Click on the link over Powell’s name – or look at the post below – for the poem unhampered by UD’s commentary.

**********************************

coal of this unquickened world

[We've already talked about the source of this title in Philip Larkin's poem, Night-Music. But while Larkin's focus is mainly on the natural world, with subtly gathering implications for humanity, Powell's will turn out to be very personal. The coal is himself, his mind, his spirit, a dead, dull, blackened substance unable to lend itself the least bit of brightness. This is a poem about depression.]

midnight slips obsidian: an arrowhead in my hand

[Midnight gradually establishes itself as total blackness. The poet, let us say, sadly holds his head in his hand as one would hold an obsidian arrowhead. His bleak thoughts - painful, sharp glass is what an obsidian arrowhead amounts to - wound him.]
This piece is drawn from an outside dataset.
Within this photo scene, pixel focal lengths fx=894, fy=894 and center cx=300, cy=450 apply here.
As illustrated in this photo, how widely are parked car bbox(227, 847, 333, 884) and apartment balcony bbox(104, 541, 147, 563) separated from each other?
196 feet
pointed roofs against the backdrop, black and blacker
three kinds of ink, each more india than the last

[Notice how the word india is almost embedded in the word obsidian - the poet plays with words, with near rhymes.]
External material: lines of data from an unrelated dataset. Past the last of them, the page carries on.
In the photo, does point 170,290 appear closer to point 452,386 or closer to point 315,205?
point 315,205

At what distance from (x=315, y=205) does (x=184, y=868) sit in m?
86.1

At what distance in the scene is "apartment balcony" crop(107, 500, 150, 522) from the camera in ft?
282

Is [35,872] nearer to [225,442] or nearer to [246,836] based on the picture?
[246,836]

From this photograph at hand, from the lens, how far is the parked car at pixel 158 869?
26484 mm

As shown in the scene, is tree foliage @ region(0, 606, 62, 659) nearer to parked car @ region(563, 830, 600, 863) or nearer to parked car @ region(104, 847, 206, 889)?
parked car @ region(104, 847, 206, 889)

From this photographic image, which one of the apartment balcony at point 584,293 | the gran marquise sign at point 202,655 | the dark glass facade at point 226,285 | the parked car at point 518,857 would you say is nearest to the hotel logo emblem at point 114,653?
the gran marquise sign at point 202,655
must be going blind: eyes two pitted olives on a cracker
a draft of bitter ale, a kind of saturated past
poppy seeds: black holes large as my head. my head

[The poet tries this and that metaphor to convey his reduction to a burned-out deadhead; his olive eyes are empty (pitted) and share the shiny inexpressive blackness of the obsidian arrowheads. His past is pitted - saturated - with black holes. These holes designate the memory hole of bitter recollections.]

dirty as a dishrag, crudely drawn imp, a charcoaled dove
disappearing down alleys with a pail from the chimney

[The self-hatred of the depressive. My worthless mind, once innocent as a dove and now filthy with bad thoughts and motives, blackens itself.]
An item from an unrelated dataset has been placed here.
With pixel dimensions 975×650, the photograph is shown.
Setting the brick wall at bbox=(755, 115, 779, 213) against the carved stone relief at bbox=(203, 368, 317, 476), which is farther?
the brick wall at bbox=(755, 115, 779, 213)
this carbon: no graphite or diamond it’s ordinary soot

[I'm nothing. Nothing special. No diamond in the rough. I'm plain old soot, animated dirt. Carbon of the lowest form.]

dress it up: say “buckminsterfullerene” or carbon 60
but it’s just common, the color of a boot

["A fullerene is any molecule composed entirely of carbon, in the form of a hollow sphere, ellipsoid, or tube. ... The first fullerene to be discovered, and the family's namesake, was buckminsterfullerene C60 ... The name was an homage to Richard Buckminster Fuller, whose geodesic domes it resembles."]

a slate on the ground. a petroleum bubble above

smothering in the walrus suit,

[He describes himself as a bubble of crude covered in a walrus suit -- a ridiculous, but also catastrophic image, since - I suppose - once the bubble bursts, the oil spill will destroy the walrus. This is a very endangered, on the edge, person.]

the cloud of smoke
the shroud and the deathmask. blitzkrieg black sun choke

[Well, there you go. The bubble bursts in a cloud of smoke, and the black liquid chokes the poet to death. He's blitzed.]

Notice a couple of fascinating things about Powell’s style here. Though you don’t really register it, this is an exceedingly formal poem, a fourteen-line sort of sonnet complete with end rhymes and a final couplet. You don’t register this formality because of the very loose graphic style of the poem, which plays against the tightness of its rhyme scheme. There’s no capitalization, little punctuation, and sometimes there’s just guttering unrelated words: blitzkrieg black sun choke.

These final words suggest a concluding explosive chaos, everything blown to bits; yet the hyper-controlled structure of the poem works against total disintegration…. In other words, there’s an exciting tension in a poem like this one between a content which conveys flat-out clinical melancholia, and a form which shows the creative mind working at full capacity.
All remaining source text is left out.